Please quote exactly the opening lines of the data, from the first line to the one where "Traditional Stove vs" appears.
====================
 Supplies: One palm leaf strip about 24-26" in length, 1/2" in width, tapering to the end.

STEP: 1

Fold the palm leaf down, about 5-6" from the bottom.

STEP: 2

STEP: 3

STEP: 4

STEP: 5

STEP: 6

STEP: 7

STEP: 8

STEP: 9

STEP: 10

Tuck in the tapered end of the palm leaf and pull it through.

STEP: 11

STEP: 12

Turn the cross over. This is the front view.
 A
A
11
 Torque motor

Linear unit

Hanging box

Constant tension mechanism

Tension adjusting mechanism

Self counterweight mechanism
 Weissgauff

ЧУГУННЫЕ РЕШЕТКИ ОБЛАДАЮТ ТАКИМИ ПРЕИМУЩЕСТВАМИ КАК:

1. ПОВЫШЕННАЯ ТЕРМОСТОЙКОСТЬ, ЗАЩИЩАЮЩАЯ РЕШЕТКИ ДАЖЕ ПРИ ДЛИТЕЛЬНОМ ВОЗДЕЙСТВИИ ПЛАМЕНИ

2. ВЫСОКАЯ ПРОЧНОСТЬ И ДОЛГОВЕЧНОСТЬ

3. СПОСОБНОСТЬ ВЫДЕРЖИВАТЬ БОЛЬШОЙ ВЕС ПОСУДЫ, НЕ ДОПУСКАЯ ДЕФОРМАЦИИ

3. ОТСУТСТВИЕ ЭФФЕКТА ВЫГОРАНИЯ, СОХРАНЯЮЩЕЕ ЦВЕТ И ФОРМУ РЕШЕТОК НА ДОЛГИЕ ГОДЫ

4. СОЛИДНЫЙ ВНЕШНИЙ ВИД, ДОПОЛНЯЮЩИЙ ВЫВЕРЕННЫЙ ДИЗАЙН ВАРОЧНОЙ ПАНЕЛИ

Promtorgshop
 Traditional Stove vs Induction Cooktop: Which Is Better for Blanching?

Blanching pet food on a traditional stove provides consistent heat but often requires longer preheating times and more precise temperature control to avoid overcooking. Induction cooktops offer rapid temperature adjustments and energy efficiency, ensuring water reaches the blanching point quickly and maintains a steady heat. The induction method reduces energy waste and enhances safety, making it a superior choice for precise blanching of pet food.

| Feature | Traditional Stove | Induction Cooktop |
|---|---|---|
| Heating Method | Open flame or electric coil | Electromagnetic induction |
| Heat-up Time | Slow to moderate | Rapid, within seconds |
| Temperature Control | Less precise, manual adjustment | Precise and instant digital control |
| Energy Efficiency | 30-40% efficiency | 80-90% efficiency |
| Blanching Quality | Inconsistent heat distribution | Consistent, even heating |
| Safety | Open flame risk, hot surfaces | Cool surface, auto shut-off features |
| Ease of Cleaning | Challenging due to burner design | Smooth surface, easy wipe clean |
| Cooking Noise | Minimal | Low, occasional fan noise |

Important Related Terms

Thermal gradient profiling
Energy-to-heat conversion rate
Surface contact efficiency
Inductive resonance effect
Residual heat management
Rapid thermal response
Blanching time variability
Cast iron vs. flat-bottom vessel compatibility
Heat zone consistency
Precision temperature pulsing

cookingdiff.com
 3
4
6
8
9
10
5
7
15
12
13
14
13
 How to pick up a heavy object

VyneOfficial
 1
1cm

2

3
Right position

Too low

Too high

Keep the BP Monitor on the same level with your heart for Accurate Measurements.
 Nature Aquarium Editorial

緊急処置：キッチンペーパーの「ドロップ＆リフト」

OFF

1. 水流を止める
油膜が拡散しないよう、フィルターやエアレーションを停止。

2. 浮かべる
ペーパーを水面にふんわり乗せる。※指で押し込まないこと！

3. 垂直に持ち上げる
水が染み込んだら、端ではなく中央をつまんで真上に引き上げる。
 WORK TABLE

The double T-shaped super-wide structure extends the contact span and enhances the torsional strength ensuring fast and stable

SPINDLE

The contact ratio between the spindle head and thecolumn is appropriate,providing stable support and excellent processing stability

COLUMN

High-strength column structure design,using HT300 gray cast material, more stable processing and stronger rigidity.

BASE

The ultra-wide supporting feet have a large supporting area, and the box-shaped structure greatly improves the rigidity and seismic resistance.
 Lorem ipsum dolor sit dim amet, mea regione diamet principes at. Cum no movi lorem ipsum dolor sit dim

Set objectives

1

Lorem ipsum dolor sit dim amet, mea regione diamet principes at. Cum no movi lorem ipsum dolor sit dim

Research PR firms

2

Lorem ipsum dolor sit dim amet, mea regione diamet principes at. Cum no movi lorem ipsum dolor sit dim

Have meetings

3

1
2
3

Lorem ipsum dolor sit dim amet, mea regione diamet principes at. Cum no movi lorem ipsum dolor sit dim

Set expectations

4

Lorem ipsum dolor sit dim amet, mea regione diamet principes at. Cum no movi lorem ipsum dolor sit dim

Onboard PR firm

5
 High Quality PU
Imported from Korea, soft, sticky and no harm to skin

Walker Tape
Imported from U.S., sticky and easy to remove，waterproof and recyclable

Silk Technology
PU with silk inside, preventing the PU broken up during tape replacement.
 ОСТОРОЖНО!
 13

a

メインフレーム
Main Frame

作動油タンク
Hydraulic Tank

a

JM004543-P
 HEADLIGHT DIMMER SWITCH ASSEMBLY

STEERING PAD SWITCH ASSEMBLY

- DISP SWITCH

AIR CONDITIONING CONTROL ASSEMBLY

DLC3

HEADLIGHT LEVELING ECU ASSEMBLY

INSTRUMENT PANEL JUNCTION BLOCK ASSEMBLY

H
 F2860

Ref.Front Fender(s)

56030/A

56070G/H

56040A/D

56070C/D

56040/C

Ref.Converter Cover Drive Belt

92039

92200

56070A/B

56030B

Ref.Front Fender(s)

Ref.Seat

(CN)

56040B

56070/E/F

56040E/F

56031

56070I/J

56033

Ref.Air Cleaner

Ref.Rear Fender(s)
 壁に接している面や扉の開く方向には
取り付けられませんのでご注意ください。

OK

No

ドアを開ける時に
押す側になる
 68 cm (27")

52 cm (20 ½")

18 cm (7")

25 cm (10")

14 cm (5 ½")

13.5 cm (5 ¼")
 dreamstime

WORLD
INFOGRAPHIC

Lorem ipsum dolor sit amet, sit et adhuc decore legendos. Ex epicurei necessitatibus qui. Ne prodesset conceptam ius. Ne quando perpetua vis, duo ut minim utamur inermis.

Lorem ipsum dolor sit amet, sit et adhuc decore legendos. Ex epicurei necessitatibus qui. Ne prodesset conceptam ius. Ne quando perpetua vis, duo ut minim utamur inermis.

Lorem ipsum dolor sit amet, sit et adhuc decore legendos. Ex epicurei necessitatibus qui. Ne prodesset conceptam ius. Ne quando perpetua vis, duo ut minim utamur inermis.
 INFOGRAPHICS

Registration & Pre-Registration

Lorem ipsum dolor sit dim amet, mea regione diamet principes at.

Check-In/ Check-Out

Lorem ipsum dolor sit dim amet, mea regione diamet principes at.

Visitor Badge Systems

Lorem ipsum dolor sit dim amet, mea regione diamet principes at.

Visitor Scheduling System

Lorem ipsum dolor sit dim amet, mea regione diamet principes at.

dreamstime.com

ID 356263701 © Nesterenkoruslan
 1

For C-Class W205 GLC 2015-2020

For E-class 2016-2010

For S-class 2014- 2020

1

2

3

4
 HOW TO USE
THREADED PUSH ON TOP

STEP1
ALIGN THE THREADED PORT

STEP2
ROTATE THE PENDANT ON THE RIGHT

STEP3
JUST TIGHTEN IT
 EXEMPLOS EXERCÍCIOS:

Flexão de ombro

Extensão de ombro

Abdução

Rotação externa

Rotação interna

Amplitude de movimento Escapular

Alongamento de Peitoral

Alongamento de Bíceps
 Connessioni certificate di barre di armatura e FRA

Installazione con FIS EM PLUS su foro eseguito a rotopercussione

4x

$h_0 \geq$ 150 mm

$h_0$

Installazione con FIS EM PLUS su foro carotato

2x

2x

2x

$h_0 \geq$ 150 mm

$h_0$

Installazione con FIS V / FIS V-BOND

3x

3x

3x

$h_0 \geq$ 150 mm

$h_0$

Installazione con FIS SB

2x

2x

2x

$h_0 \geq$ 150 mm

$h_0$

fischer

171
====================
_Written reply_.
 Supplies: One palm leaf strip about 24-26" in length, 1/2" in width, tapering to the end.

STEP: 1

Fold the palm leaf down, about 5-6" from the bottom.

STEP: 2

STEP: 3

STEP: 4

STEP: 5

STEP: 6

STEP: 7

STEP: 8

STEP: 9

STEP: 10

Tuck in the tapered end of the palm leaf and pull it through.

STEP: 11

STEP: 12

Turn the cross over. This is the front view.
 A
A
11
 Torque motor

Linear unit

Hanging box

Constant tension mechanism

Tension adjusting mechanism

Self counterweight mechanism
 Weissgauff

ЧУГУННЫЕ РЕШЕТКИ ОБЛАДАЮТ ТАКИМИ ПРЕИМУЩЕСТВАМИ КАК:

1. ПОВЫШЕННАЯ ТЕРМОСТОЙКОСТЬ, ЗАЩИЩАЮЩАЯ РЕШЕТКИ ДАЖЕ ПРИ ДЛИТЕЛЬНОМ ВОЗДЕЙСТВИИ ПЛАМЕНИ

2. ВЫСОКАЯ ПРОЧНОСТЬ И ДОЛГОВЕЧНОСТЬ

3. СПОСОБНОСТЬ ВЫДЕРЖИВАТЬ БОЛЬШОЙ ВЕС ПОСУДЫ, НЕ ДОПУСКАЯ ДЕФОРМАЦИИ

3. ОТСУТСТВИЕ ЭФФЕКТА ВЫГОРАНИЯ, СОХРАНЯЮЩЕЕ ЦВЕТ И ФОРМУ РЕШЕТОК НА ДОЛГИЕ ГОДЫ

4. СОЛИДНЫЙ ВНЕШНИЙ ВИД, ДОПОЛНЯЮЩИЙ ВЫВЕРЕННЫЙ ДИЗАЙН ВАРОЧНОЙ ПАНЕЛИ

Promtorgshop
 Traditional Stove vs Induction Cooktop: Which Is Better for Blanching?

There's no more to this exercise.